The data on project performance is distressing.
A staggering 91.5% of projects go over budget, over schedule, or both. Worse. Less than 1% of projects are completed on time and on schedule, and actually deliver the benefits promised. Bent Flyvbjerg (Author of How Big Things Get Done)
The average project cost overrun was 27%. Harvard Business Review Research
Much of these cost overruns result from schedule delays. According to Master of Project Academy, the biggest issues in terms of project management are schedule delays (47.2%) followed by incompetent resources (24.5%) and budget overruns (5.7%).
So, let’s focus on the most important and suggest some basics in how we can avoid schedule delays and get our projects done done done on time.
- Consider the Big Picture: Look at the project and its objective from an overall perspective to ensure that the objectives are doable within the time and budget allotted for the project.
- Pre-plan and prepare: Take the time to develop a detailed, tested, and doable plan before doing anything else. This means doing the work upfront to ensure that as many unknowns and even a few unknown unknowns are known, understood, and planned for. Nail down the details and determine the conflicts and clashes upfront. Partner with the people who are actually going to do the work and get their insights and buy-in.
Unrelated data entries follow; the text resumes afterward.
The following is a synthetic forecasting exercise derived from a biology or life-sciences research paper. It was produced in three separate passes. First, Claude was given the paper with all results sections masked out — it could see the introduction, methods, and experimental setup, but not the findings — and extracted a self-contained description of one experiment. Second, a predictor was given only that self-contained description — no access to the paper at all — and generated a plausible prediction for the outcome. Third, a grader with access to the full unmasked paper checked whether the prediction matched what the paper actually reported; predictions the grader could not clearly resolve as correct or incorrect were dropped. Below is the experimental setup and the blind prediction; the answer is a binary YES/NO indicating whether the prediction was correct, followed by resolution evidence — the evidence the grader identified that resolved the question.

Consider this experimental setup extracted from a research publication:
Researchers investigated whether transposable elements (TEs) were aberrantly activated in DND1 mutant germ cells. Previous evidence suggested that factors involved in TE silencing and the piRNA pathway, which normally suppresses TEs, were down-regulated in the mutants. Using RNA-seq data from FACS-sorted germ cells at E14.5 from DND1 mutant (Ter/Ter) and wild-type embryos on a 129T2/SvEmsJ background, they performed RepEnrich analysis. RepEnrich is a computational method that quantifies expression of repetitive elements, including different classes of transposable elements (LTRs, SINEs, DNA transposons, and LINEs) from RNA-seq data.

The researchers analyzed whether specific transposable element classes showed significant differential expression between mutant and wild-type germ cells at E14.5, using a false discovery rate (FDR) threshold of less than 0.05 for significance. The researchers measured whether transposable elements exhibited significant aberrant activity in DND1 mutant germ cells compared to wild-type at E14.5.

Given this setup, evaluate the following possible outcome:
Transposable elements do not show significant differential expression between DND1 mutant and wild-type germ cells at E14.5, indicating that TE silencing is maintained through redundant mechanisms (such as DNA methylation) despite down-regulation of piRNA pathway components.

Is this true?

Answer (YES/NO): YES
As Bent Flyvbjerg writes, “think slow and act fast.”
- Simplify and eliminate: Whether it is an IT project, an internal improvement project, a construction project, or any other type of project, look to simplify and eliminate unessential objectives and tasks wherever and whenever possible.
- Map out the project: Working as a collective team, put together a detailed overall schedule for the completion of the project, including a sequencing of when the tasks are going to be done and by whom.
First, be realistic: Avoid the planning fallacy (the tendency to be too optimistic about our estimates) by considering the base rate for all tasks (how long such tasks have taken in the past) and use the base rate durations unless there is an excellent justification for why these durations can be shortened.
Second, start with the end in mind: When scheduling and sequencing, start at the end of the job and work backwards to the beginning.
Third, consider the critical path: Focus in relentlessly on those activities that are on the critical path (the stretch of activities that are dependent upon one another and the time required to complete them from start to finish). Look to shorten this critical path wherever possible by speeding up the time of the tasks on the critical path or by doing activities in parallel at the same time. Pay particular attention to items that might be on the critical path of a critical path item. As an example, a long lead time item that is needed for someone to complete their task on the critical path.
Fourth, focus on the constraint or bottleneck in the process or schedule: As described in Eliyahu Goldratt’s classic 1984 book, The Goal, we need to identify the constraint – the absolutely most important bottleneck / critical resource / limiting factor / rate-determining step. Decide how to improve this constraint. Focus relentlessly on this constraint, subordinating everything else to the above decision and elevating the importance and making visible this constraint.
Fifth, create a catch-up plan: Mistakes and delays will happen, and commitments will not be kept. It is important to plan out ahead of time what actions and repercussions will be taken when someone falls behind in the schedule. The catch-up plans will usually cost more money. But they need to be designed to not delay the schedule.
Sixth, get buy in: Get buy in and commitment from everyone involved in the project to the sequencing and the schedule.
Finally, simplify, eliminate, and revise: Repeat these detailed mapping activities until there is a well thought out and achievable project sequence and schedule. We always need to remember the words of process expert Michael Hammer, “You don’t have the right processes if it takes exceptional people to do ordinary things or if it takes heroics to perform tasks that should be routine.”
- Avoid Changes Like the Plague: If we have done our job and pre-planned and prepared well, there should be no or minimal (and minor) changes. Any changes made once the project has started are killers to both cost and schedule.
- Set up Accountability Metrics: The business author Chris Cooper says it well. Create a “simple, at-a-glance analysis of actual process performance vs. planned and theoretical. Also enable the team to highlight problems and their relative impact in order to sequence problem-solving and improvement efforts.”
- Hold Everyone Accountable: Holding everyone accountable to completing their tasks in the sequence and within the scheduled time. No excuses. This is the fundamental day to day activity of the project leadership team. For those that are not keeping to the sequence and schedule, implement the catch-up plan as detailed out above.
Focusing on these seven basics will not ensure that our projects will be completed on time. There are still the challenges of incompetent resources (that is, poor project management and leadership) and the unknown unknowns which too often occur as a project progress. But, following these seven basics, will certainly ensure that our projects get completed more quickly and maybe, just maybe, on time.